Sfida 1
Indica se ciascuna affermazione concorda con il brano estratto, rispondendo sì o no e citando tra virgolette le parole del brano che lo stabiliscono: (a) Kissinger è stato Segretario di Stato durante le presidenze di Nixon e Ford; (b) a Davos Kissinger ha sostenuto che l'Occidente debba puntare alla sconfitta della Russia; (c) secondo il brano, la Nato dovrebbe garantire la sicurezza dall'Alaska all'Alaska.

Brano estratto

Henry Kissinger, 98 anni ben portati, ha gelato Davos.

Concludendo questa analisi impietosa della politica USA verso la Russia, la Cina e l’Europa, non possiamo non manifestare il nostro disappunto di membri della Nato e rilevare che il giudizio trova più valenti sostenitori negli stessi Stati Uniti. Parliamo di Henry Kissinger, 98enne, già consigliere per la sicurezza nazionale e Segretario di Stato degli Stati Uniti durante le presidenze di Richard Nixon e di Gerald Ford negli anni tra il 1969 e il 1977 e qualcosa di più nella élite e nella politica americana non sostiene la linea dura di Biden contro la Russia e la partecipazione attiva degli Stati Uniti nella guerra tra Russia ed Ucraina. Sarebbe interessante sapere se la condivideva anche prima del 24 febbraio. A Davos, Kissinger, presenziando, come sempre, al World Economic Forum, ha affermato: “L’Occidente non cerchi la sconfitta russa, l’Ucraina rinunci a qualcosa”, che significa che, in Ucraina, la Nato non ha vinto la partita e che l’Occidente dovrebbe cercare di favorire la pace. Esattamente, ha detto: “avviare negoziati prima che si creino rivolte e tensioni che non sarà facile superare.” Tirando le somme, un’altra ritirata dopo il Kurdistan e l’Afghanistan. Ce n’è abbastanza per predire un addio a Taiwan, per invitare alla riflessione il segretario della Nato Jens Stoltenberg e per correre ai ripari con la Federazione russa. Non ultimo, a distanza di oltre mezzo secolo, ripensare alle note sotto-organizzazioni internazionali per lo sviluppo del Nuovo ordine mondiale, quali la Banca Mondiale, il Fondo monetario internazionale, FMI, l’Unione europea, le Nazioni Unite e la Nato, spesso nominate come molto attive, ma poco vincitrici. L’Occidente avrà un futuro soltanto se l’Unione europea diverrà una confederazione sovrana, capace di fungere da punto di equilibrio fra gli Stati Uniti e la Federazione russa, anch’essa affiliata; la Nato dovrebbe garantire la sicurezza dall’Alaska all’Alaska. La cooperazione con le nuove potenze, per ora solo asiatiche, dovrà essere accompagnata da politiche fiscali a sostegno dei valori del rispetto del lavoro, della dignità della persona umana e della libertà.

Materiale fornito
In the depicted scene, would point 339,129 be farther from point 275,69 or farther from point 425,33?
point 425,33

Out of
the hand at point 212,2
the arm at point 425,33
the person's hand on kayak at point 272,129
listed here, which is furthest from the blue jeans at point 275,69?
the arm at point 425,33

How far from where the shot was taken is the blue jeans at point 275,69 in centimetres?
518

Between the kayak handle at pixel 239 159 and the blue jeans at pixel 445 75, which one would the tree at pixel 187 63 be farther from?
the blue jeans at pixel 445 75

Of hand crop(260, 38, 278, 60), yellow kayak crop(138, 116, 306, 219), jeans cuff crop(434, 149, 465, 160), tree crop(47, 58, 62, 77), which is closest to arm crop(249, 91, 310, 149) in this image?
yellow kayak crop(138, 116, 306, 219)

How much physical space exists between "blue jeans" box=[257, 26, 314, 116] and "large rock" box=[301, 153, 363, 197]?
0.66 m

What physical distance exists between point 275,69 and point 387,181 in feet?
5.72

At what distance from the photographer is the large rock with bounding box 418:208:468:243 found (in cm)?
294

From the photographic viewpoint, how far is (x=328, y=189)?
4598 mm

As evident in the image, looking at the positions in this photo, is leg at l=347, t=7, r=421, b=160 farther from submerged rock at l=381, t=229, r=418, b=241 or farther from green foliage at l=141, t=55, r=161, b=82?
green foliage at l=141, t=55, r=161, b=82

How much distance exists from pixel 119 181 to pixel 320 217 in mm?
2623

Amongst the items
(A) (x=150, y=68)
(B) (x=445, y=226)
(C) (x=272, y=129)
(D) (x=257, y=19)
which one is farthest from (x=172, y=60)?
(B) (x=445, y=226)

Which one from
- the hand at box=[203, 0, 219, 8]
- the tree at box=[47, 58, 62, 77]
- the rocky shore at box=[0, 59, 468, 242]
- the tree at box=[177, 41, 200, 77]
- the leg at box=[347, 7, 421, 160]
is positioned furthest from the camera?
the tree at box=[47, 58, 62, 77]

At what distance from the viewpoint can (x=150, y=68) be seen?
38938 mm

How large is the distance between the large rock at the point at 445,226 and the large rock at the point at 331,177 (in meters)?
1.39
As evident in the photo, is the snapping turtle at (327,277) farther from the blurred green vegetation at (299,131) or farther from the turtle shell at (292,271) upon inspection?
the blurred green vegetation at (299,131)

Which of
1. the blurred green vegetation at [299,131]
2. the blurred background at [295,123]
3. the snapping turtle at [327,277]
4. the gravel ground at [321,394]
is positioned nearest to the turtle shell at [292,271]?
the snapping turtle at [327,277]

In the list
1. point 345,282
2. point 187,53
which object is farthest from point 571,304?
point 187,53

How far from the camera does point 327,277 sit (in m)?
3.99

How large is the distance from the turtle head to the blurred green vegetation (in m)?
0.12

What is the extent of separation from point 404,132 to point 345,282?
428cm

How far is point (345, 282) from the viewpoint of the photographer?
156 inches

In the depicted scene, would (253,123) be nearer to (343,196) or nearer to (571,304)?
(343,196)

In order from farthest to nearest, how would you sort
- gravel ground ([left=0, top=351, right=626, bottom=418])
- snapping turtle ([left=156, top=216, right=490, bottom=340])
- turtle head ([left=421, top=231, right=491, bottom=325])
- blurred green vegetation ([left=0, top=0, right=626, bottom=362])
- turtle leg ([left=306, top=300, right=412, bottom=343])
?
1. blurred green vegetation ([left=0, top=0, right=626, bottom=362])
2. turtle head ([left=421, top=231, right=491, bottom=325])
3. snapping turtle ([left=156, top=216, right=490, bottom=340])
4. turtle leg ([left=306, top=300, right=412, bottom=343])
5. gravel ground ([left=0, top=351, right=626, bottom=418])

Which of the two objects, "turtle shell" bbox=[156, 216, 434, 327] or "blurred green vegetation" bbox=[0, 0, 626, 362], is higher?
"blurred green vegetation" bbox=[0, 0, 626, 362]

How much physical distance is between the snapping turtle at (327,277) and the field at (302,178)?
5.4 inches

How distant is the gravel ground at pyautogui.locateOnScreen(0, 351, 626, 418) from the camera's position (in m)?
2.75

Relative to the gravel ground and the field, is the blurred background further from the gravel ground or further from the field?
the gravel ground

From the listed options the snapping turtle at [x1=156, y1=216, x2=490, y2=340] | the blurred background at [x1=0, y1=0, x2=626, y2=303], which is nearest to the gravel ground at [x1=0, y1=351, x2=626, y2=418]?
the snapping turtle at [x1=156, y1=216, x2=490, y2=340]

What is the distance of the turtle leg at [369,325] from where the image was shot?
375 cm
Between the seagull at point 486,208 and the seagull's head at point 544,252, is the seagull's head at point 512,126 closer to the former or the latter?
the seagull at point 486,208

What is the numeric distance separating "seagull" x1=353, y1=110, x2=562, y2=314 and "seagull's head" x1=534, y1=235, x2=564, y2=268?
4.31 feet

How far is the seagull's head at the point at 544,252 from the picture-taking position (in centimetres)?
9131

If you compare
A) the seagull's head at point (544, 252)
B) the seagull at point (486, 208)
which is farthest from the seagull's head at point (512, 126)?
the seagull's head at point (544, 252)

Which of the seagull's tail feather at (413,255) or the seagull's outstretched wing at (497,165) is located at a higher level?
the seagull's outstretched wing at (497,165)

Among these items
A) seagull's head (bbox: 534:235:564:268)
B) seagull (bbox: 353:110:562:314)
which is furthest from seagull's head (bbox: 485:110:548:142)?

Sfida 2
Riporta come lista JSON di stringhe, una per linea e senza le linee vuote, tutto ciò che nelle righe fornite va dalla linea contenente "If you compare" fino alla fine delle righe, estremi inclusi.

Risultato dell'esercizio 1
(a) Sì: «già consigliere per la sicurezza nazionale e Segretario di Stato degli Stati Uniti durante le presidenze di Richard Nixon e di Gerald Ford»
(b) No: «L’Occidente non cerchi la sconfitta russa, l’Ucraina rinunci a qualcosa»
(c) Sì: «la Nato dovrebbe garantire la sicurezza dall’Alaska all’Alaska»

Risultato dell'esercizio 2
[
  "If you compare",
  "A) the seagull's head at point (544, 252)",
  "B) the seagull at point (486, 208)",
  "which is farthest from the seagull's head at point (512, 126)?",
  "the seagull's head at point (544, 252)",
  "Which of the seagull's tail feather at (413,255) or the seagull's outstretched wing at (497,165) is located at a higher level?",
  "the seagull's outstretched wing at (497,165)",
  "Among these items",
  "A) seagull's head (bbox: 534:235:564:268)",
  "B) seagull (bbox: 353:110:562:314)",
  "which is furthest from seagull's head (bbox: 485:110:548:142)?"
]